MATERIAL FOR THIS EXERCISE

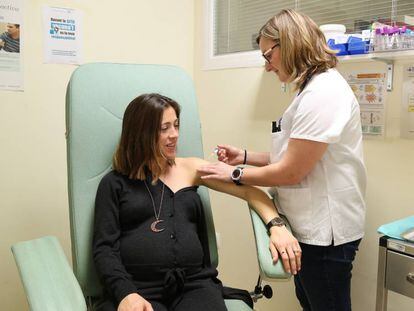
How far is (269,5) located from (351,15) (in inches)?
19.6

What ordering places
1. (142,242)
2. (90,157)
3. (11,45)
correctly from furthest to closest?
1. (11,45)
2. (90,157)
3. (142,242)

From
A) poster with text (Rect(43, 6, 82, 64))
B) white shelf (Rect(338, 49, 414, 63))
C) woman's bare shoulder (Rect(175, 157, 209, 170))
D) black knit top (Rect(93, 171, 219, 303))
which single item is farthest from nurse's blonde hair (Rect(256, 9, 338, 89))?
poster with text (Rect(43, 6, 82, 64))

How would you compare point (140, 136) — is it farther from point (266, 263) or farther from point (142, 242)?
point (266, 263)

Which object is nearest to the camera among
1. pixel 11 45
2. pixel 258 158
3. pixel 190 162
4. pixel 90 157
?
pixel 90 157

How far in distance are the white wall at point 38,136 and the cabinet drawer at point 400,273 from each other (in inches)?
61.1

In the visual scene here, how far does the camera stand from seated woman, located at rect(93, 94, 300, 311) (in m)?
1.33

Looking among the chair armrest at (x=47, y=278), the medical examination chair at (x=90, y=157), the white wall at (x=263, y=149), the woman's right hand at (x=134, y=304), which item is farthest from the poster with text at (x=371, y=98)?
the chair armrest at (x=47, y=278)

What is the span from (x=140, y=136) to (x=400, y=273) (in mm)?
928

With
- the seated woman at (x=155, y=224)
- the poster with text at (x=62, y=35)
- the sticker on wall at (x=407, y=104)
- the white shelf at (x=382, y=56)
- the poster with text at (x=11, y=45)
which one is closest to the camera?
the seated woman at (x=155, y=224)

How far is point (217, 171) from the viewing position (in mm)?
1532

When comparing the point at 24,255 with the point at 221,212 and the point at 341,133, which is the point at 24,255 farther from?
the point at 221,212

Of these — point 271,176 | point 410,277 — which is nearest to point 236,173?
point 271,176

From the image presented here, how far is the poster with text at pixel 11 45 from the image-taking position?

TASK TO COMPLETE
Convert the part of the records from the line containing "Looking among the" through the end into a JSON list of strings, one string per line, skipping blank lines.

RESPONSE TO THIS EXERCISE
[
  "Looking among the chair armrest at (x=47, y=278), the medical examination chair at (x=90, y=157), the white wall at (x=263, y=149), the woman's right hand at (x=134, y=304), which item is farthest from the poster with text at (x=371, y=98)?",
  "the chair armrest at (x=47, y=278)",
  "What is the span from (x=140, y=136) to (x=400, y=273) (in mm)?",
  "928",
  "With",
  "- the seated woman at (x=155, y=224)",
  "- the poster with text at (x=62, y=35)",
  "- the sticker on wall at (x=407, y=104)",
  "- the white shelf at (x=382, y=56)",
  "- the poster with text at (x=11, y=45)",
  "which one is closest to the camera?",
  "the seated woman at (x=155, y=224)",
  "How far is point (217, 171) from the viewing position (in mm)?",
  "1532",
  "When comparing the point at 24,255 with the point at 221,212 and the point at 341,133, which is the point at 24,255 farther from?",
  "the point at 221,212",
  "Of these — point 271,176 | point 410,277 — which is nearest to point 236,173?",
  "point 271,176",
  "From the image presented here, how far is the poster with text at pixel 11 45 from the image-taking position?"
]